**GIVEN TEXT:**
Religious persecution intensified during the 1930s when the Japanese colonial power demanded "religious" loyalty to the Japanese emperor, thus, forcing Shinto worship upon all Koreans, including Christians. This was especially difficult for the Christians, for they believed that Shinto worship was idolatry. The Japanese also selectively banned Christian books and literature.

In the midst of this repression, Christians were forced to become either martyrs or betrayers of their religion. The persecution and political oppression reached apocalyptic proportions. Christians were forced to deny their faith against their will and to submit themselves to worship of the emperor. Many chose to be imprisoned or to become martyrs.12 Christians also had to endure Japan’s ultranationalist ideology and military adventurism that proposed to conquer Asia and to establish the so-called Greater East Asia Co-Prosperity Sphere. This imperialistic goal harshly pressed all Koreans, including the Christian community, to submit themselves totally to the Japanese Empire.

Persecution on a massive scale rose again at the end of World War II. The military forces of the Soviet Union occupied the northern half of the Korean Peninsula and established a communist regime; the military forces of the United States occupied the southern part and established a military government and later the Republic of Korea in 1948. The people in Korea found themselves subjected to an ideological and military conflict imposed by the Cold War of the two superpowers.

**INFORMATION SUPPLIED:**
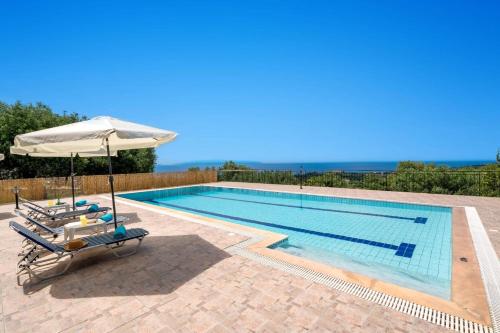 a swimming pool with an umbrella and a chair and an umbrella at Villa Kismet by Villa Plus in Mousata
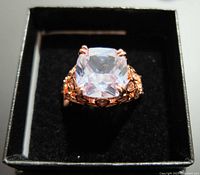 Front view of the 925 stamped silver fashion ring with a large cushion-cut clear gemstone in a rose gold-tone filigree setting inside a black box.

**ABOUT THIS EXERCISE:**
Edit the text on persecution in Korea from "Persecution on a" up to and including "the two superpowers.", replacing "Soviet Union" with "USSR".

**RESULT OF THE TASK:**
Persecution on a massive scale rose again at the end of World War II. The military forces of the USSR occupied the northern half of the Korean Peninsula and established a communist regime; the military forces of the United States occupied the southern part and established a military government and later the Republic of Korea in 1948. The people in Korea found themselves subjected to an ideological and military conflict imposed by the Cold War of the two superpowers.